The storm he was tracking was unusually intense; it retained its potency for six and a half hours, cyclically producing an estimated 22 tornadoes. But the storm region was sparsely populated, and the 28-year-old Umscheid believed the high winds would sweep harmlessly over empty fields. At 9:19 p.m., using what he calls a “nifty little tool”—a forecast and warning software program—he sketched a polygon to plot the trajectory of one increasingly violent tornado. “Oh, my God,” he thought, “it’s making that northward turn.”

Less than 20 miles to the north lay the town of Greensburg, Kansas—population about 1,500—right in the high-risk zone. At this point, Umscheid knew that every minute of advance warning would reduce the number of casualties there. He quickly proofread the computer-generated warning text and hit the send button.

Living in the center of “tornado alley,” the people of Greensburg were accustomed to hearing the siren that announced approaching storms, especially during peak tornado season, April through June. So the urgent wail on May 4 was not that unusual. Fifty-four-year-old John Haney finished filling his gas tank and headed home, where he and his wife tried to block the windows of their house. Massage therapist Carmen Renfrow, 59, gathered her three dogs and cat and set off for her sister’s basement. Others throughout the sprawling, sparsely populated? Great Plains town did much the same, with no way of knowing the extent of the force that was about to hit them.
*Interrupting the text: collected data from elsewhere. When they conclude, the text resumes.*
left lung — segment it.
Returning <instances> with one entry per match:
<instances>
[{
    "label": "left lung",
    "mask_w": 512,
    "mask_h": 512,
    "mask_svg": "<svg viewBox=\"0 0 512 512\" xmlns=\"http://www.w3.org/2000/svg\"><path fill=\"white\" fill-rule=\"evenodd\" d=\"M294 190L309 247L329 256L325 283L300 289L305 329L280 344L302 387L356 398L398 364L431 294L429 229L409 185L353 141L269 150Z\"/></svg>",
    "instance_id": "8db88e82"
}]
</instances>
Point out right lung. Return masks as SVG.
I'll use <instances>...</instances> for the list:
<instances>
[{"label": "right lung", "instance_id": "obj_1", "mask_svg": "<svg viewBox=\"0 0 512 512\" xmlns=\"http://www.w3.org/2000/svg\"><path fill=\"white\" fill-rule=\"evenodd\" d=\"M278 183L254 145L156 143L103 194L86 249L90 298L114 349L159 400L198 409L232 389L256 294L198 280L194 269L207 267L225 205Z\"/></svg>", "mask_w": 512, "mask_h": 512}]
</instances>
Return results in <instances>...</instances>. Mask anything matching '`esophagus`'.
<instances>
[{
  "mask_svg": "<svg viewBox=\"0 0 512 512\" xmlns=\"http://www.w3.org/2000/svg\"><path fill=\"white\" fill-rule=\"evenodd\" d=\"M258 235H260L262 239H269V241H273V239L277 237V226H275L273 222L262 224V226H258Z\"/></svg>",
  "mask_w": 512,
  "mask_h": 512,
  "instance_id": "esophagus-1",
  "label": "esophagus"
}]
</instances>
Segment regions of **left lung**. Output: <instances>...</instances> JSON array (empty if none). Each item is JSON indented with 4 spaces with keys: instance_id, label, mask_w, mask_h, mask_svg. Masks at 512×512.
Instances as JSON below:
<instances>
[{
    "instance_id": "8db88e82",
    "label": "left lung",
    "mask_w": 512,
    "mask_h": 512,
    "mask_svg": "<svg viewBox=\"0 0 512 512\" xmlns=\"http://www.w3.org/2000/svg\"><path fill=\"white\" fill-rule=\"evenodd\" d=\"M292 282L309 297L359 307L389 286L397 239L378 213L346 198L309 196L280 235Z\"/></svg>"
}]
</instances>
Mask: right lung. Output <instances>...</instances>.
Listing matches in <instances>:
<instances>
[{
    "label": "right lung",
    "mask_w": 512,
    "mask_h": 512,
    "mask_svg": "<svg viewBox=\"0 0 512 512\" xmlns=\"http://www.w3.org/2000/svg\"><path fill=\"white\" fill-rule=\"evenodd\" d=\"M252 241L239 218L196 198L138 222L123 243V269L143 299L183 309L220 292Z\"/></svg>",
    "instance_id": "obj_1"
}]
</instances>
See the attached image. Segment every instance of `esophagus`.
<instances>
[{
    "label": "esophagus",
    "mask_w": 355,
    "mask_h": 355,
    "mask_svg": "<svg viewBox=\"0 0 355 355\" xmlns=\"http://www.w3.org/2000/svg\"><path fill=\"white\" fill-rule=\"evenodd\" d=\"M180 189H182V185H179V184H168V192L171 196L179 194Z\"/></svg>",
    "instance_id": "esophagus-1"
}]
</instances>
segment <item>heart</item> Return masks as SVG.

Tornado prediction remains frustratingly unreliable, with an average warning time of only 13 minutes and a false-alarm rate of around 75 percent. Applied to unfolding, real-time events, prediction seems too grandiose a term for what is often a sighting on radar or in the open fields and an exclamation of “Look, the storm has a hook!” Yet every spring and early summer, with about 1,000 tornadoes of varying intensities charging across America’s central states, residents of the area depend on these last-minute alerts to let them know when to seek shelter.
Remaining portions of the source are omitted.